[Исходный текст]:
+ + + + + + +
Сейчас, когда становление украинской политической нации вышло на финишную прямую, в повестке дня вновь всплыла опасная для нашей страны путаница в лингвистических и этнических вопросах. Очевидно, люди, уже «добившиеся» потери Крыма и превращения Донбасса в зону боевых действий, не хотят останавливаться на достигнутом и стремятся закрепить «успех», в очередной раз поставив вопрос языка выше экономики, армии, борьбы с коррупцией и других действительно необходимых для выживания страны вещей.
Потому крайне важно показать, что нация является в большей мере продуктом воображения, политической воли, государственной политики и международной обстановки, а не языка или этнической принадлежности. А истеричные вопли “чому не українською?” или разговоры об извечно украинских или российских территориях демонстрируют глубокую теоретическую безграмотность, присущую отечественной публичной дискуссии, остановившейся на уровне XIX века. В рамках этой статьи я хочу раскрыть причины, пробудившие в XVIII–XIX столетиях в массах дух национализма и создавшие мир таким, как мы его знаем.
Давайте начнем с самого понятия нация. Нация – это сообщество людей, политически представленных в жизни государства. Такой подход связан с вопросом легитимности и, в значительной степени, является продуктом Французской революции. Изначально Европа была поделена между королями, а власть, по всеобщему убеждению, была им дарована от Бога. И если королем становился «скорбный головою», то это нам – за грехи наши. В любом случае, религиозный долг подданного – слушаться своего монарха, поскольку феодальная иерархия копирует иерархию божественную.
+ + + + + + +
[Набор записей]:
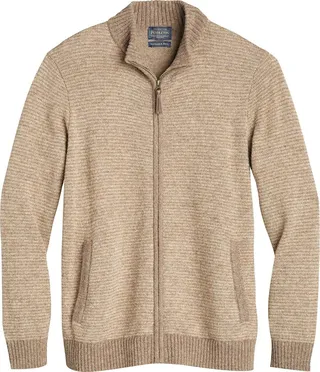 Pendleton Shetland Full-Zip Sweater - Men's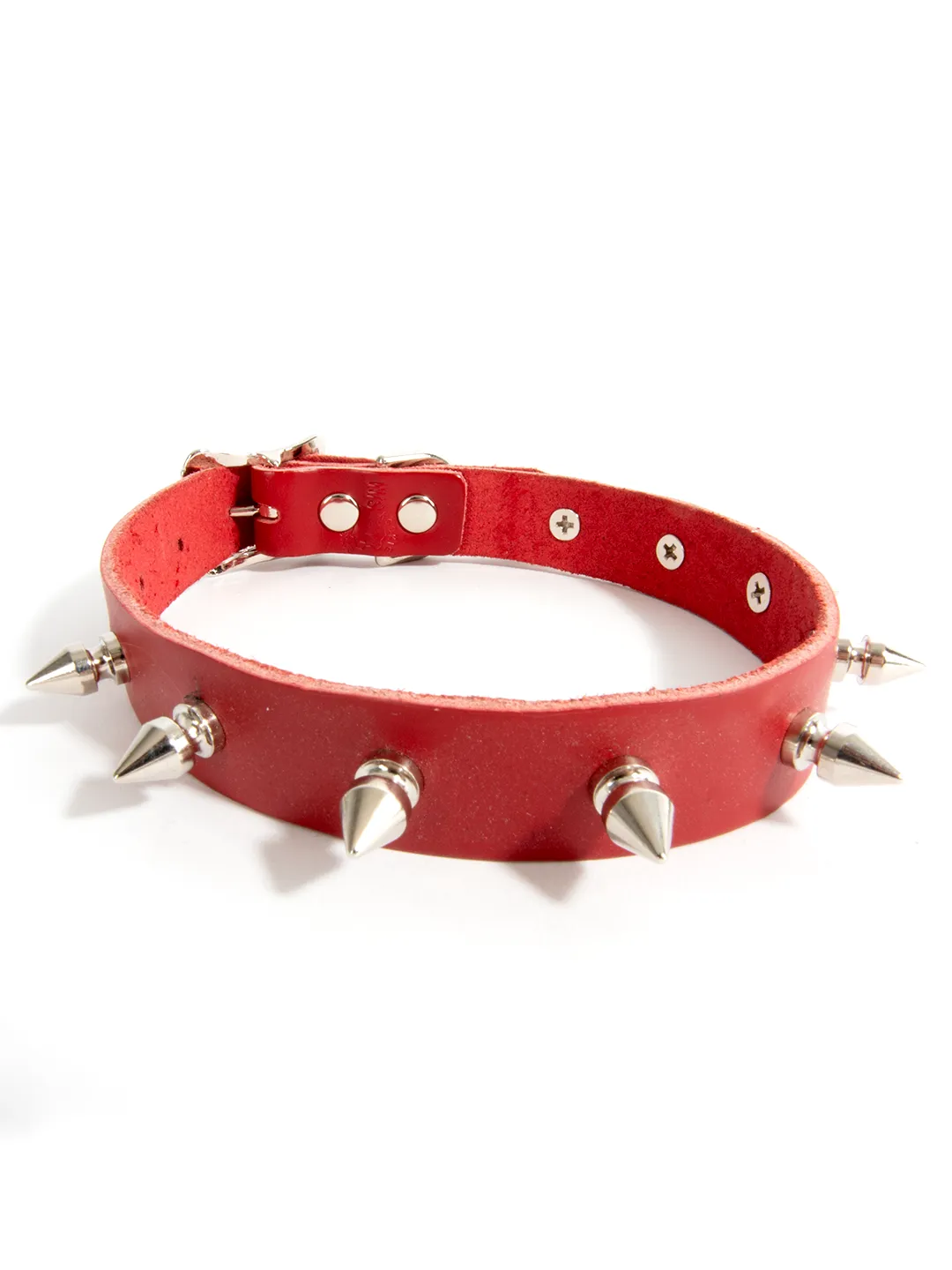 Leather Spiked Collar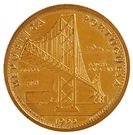 20 Escudos (Salazar Bridge; Gold Pattern)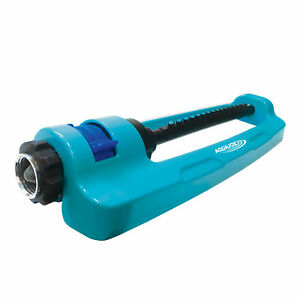 Aqua Joe Indestructible Oscillating Sprinkler | Adjustable Spray | Metal Base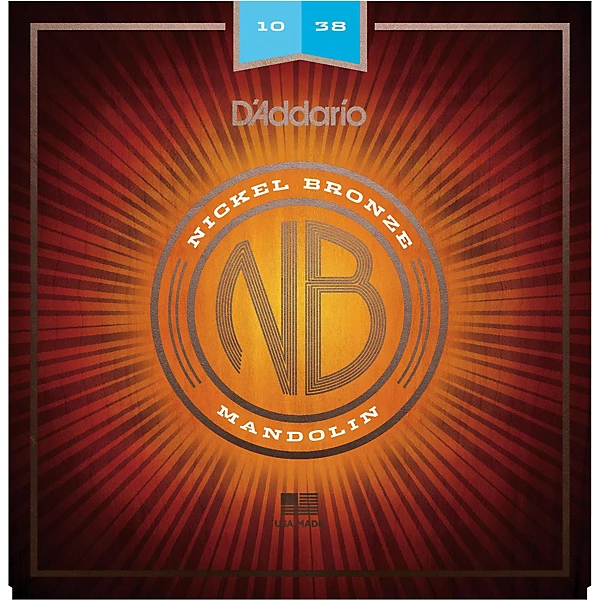 NBM1038 Nickel Bronze Light Mandolin Strings 10 38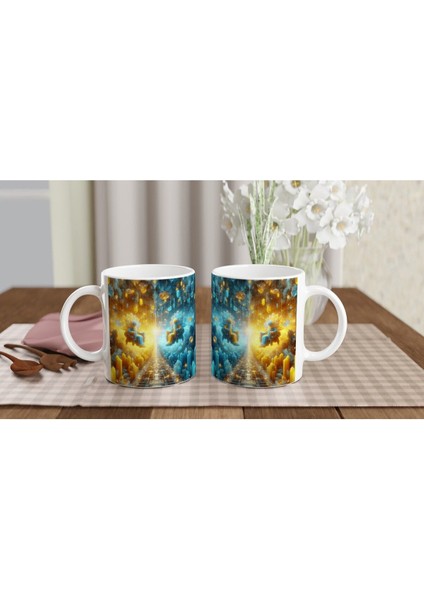 Ikizler Burcu Baskılı Kahve Kupası - Büyülü Kristal Mağarası Temalı Vs2 indirimleri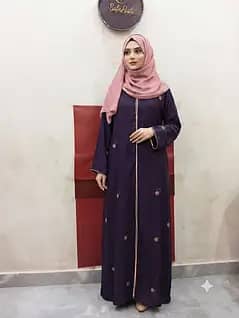 brand new beautiful embroidery abaya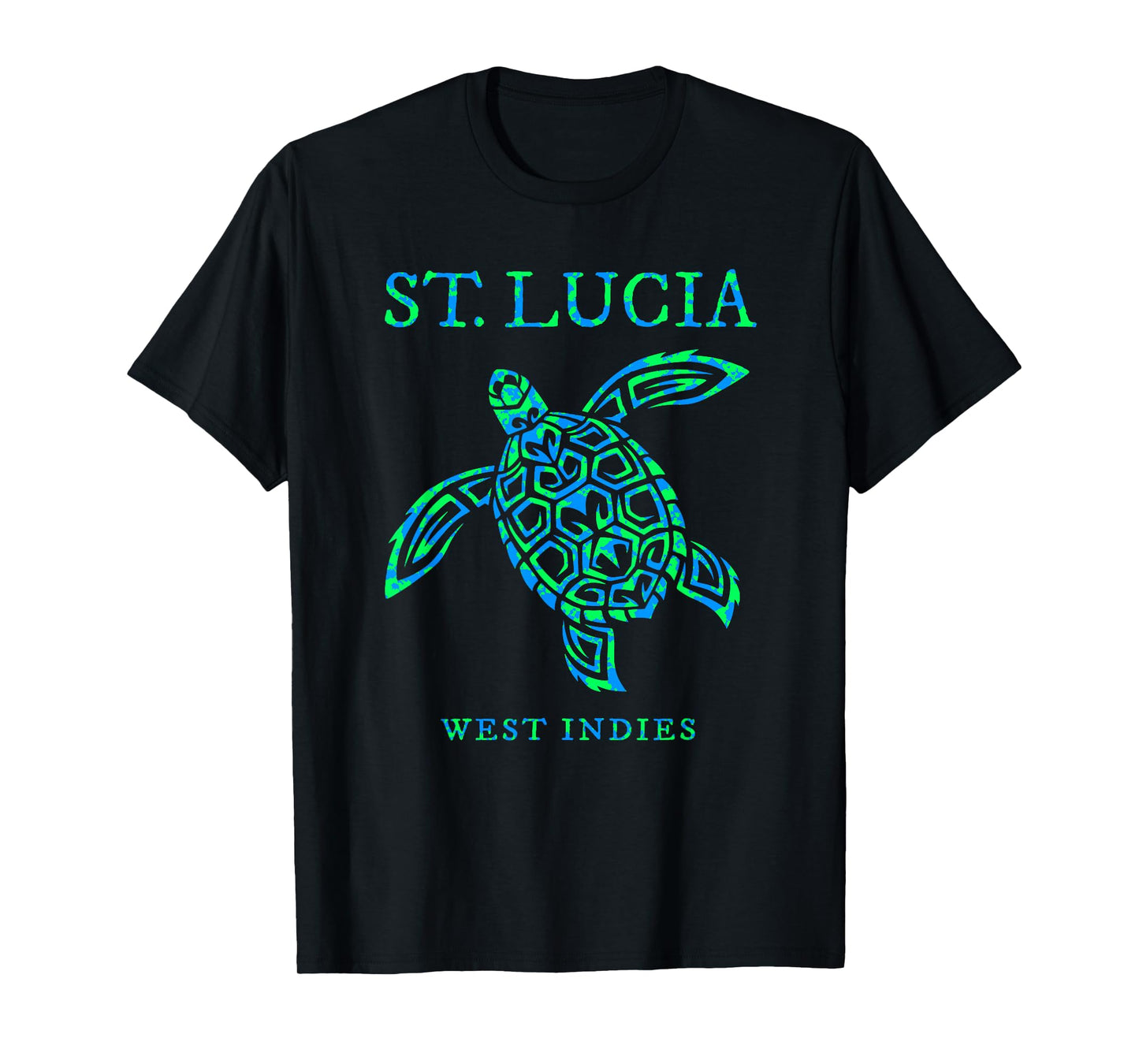 St Lucia Sea Turtle Boys Girls Toddler Colorful Souvenir T-Shirt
+ + + + + + +
[Задание 1]:
Ответьте по исходному тексту на вопросы:
(а) Продуктом какого события автор считает понимание нации как сообщества людей, политически представленных в жизни государства?
(б) В каких столетиях, по словам автора, в массах пробудился дух национализма?
(в) Какие вещи автор называет действительно необходимыми для выживания страны?
[Задание 2]:
Определите, согласуются ли с исходным текстом следующие утверждения. Ответ подтвердите точной цитатой.
(а) Автор считает нацию прежде всего продуктом языка и этнической принадлежности.
(б) Изначально в Европе власть королей считалась дарованной от Бога.
(в) По мнению автора, отечественная публичная дискуссия остановилась на уровне XX века.
[Задание 3]:
Перечислите всё, продуктом чего, согласно исходному тексту, в большей мере является нация.
Записи взяты из другого источника и с исходным текстом не связаны.

[Письменный ответ 1]:
(а) Французской революции.
(б) В XVIII–XIX столетиях.
(в) Экономику, армию, борьбу с коррупцией и другие подобные вещи.

[Письменный ответ 2]:
(а) Нет: «нация является в большей мере продуктом воображения, политической воли, государственной политики и международной обстановки, а не языка или этнической принадлежности».
(б) Да: «власть, по всеобщему убеждению, была им дарована от Бога».
(в) Нет: «остановившейся на уровне XIX века».

[Письменный ответ 3]:
Воображение, политическая воля, государственная политика, международная обстановка.